Tous les cinq ans, la Confédération mène l’enquête sur la mobilité. Près de 55'000 personnes ont été interrogées en 2021. Les entretiens, répartis sur une année, portaient notamment sur les déplacements le jour précédent. Que révèlent les chiffres ? Une pratique du vélo en progression surtout dans les villes et un écart important entre régions linguistiques.
En 2021, 7,9% des déplacements ont été réalisés à vélo en Suisse [1]. C’est un peu mieux que lors de la précédente enquête en 2015 (6,9%) mais loin derrière les Pays-Bas qui s’approchent des 30%. L’année 2021 était encore marquée par de nombreuses restrictions liées au COVID. Celles-ci concernaient toute la Suisse si bien que l’enquête donne des ordres de grandeur fiables sur les différences à l’intérieur du pays.
Le retour du vélo est porté par les grandes villes. Bâle occupe la première place et ses habitant·e·s se déplacent désormais davantage à vélo (21%) qu’en voiture (18%). La ville de Berne voit les effets de son Offensive vélo lancée en 2014. La part du vélo y a augmenté de 11% en 2010 à 19% en 2021. Winterthour continue sa progression mesurée et constante (16%), alors que Zurich fait du surplace en raison d’une politique cyclable bien trop timide (11%).
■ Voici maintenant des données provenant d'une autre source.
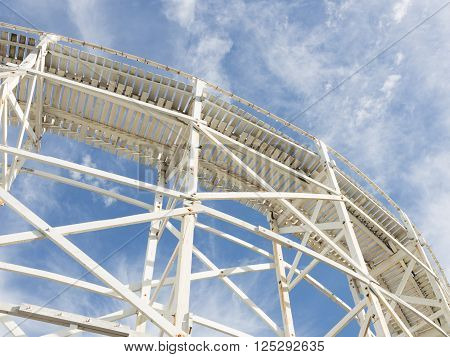beautiful abstraction of a white wooden structure of the old road on the background of blue sky with white cumulus and cirrus clouds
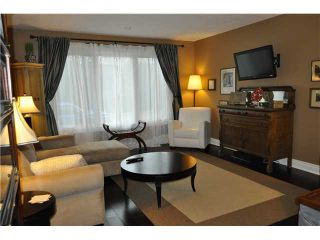 Photo 2: 559 SUMMERWOOD Place SE: Airdrie Residential Attached for sale : MLS®# C3580809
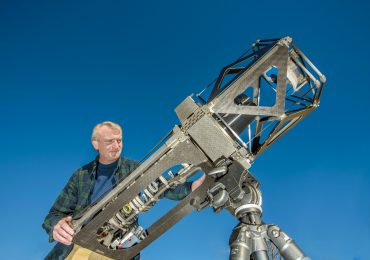 Sandia project lead Ted Winrow and the telescope made using 3D printing. Photo by Randy Montoya/Sandia National Laboratories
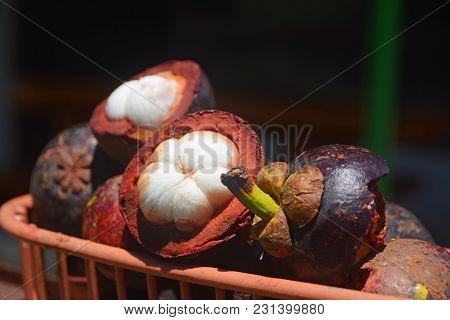 Garcinia Mangostana. Sweet Tropical Mangosteens Fruits Called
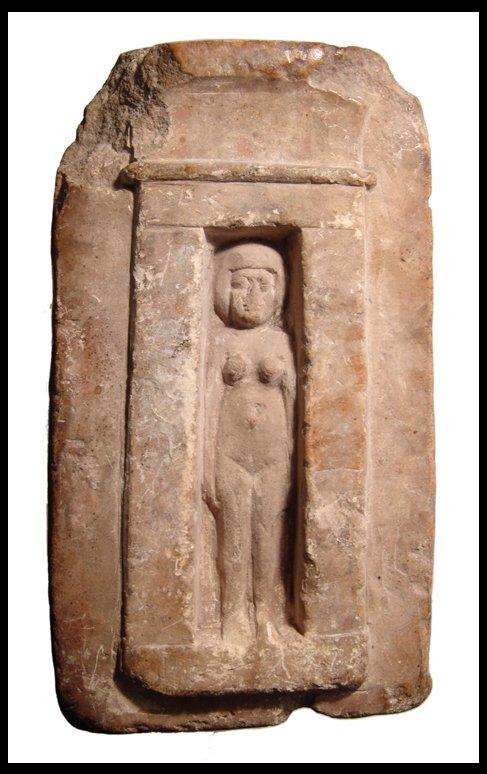 7: Egyptian limestone shrine with nude female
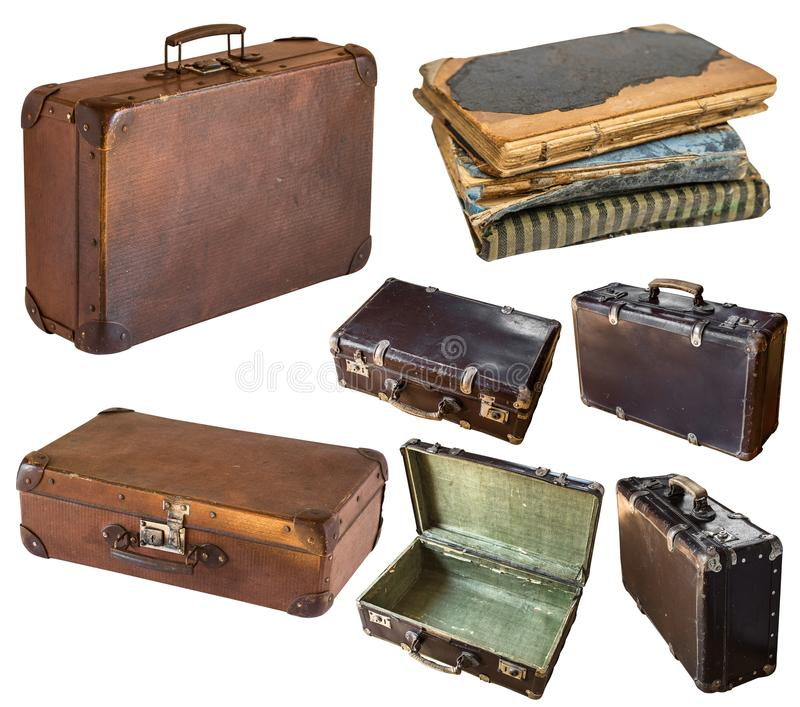 Old shabby vintage suitcases and book isolated on white background. Retro style stock images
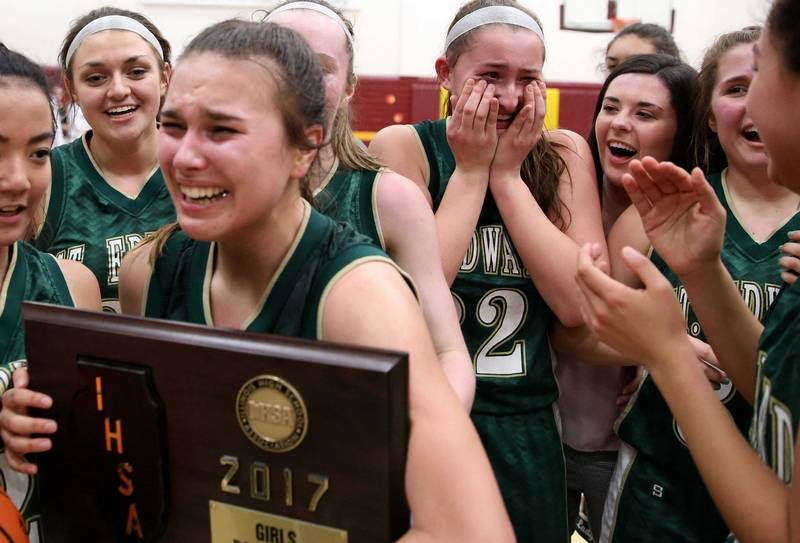 Maddie Spagnola (holding the Super Sectional plaque) emotionally celebrates making it to State with her teammates.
Genève est la première ville romande (8.4%) et Lausanne progresse de 0.8% en 2010 à 4.4% en 2021.
D’importantes différences s’observent entre la Suisse alémaniques (9.6%) et la Suisse romande (4.2%). Parmi les cantons, Bâle-Ville, petit canton urbain ayant réduit la place de la voiture depuis longtemps, occupe la première place (20.4%). Berne prend la deuxième position, suivi par un peloton d’une dizaine de cantons proches des 10%. Tous les latins se situent en-dessous de la valeur nationale, Neuchâtel et Valais fermant la marche.
Comment expliquer ces écarts ? Le climat ? Ce dernier semble plus favorable au Tessin et il ne différencie pas les autres cantons de manière marquée. Le relief ? Genève présente la topographie la plus favorable après celle de Bâle tant à l’échelle des cantons que des grandes villes et se retrouve loin dans le classement. Qui plus est, les Grisons et la plupart des cantons alpins sont situés en dessus de la moyenne. Quant aux Valaisan-ne-s, les trois quarts habitent dans la vallée du Rhône. La culture ? Oui, mais de manière indirecte comme le montre notamment le classement des moins bons élèves alémaniques, Appenzell, Schaffhouse et Schwyz qui évitent un embarrassant entre-soi latin.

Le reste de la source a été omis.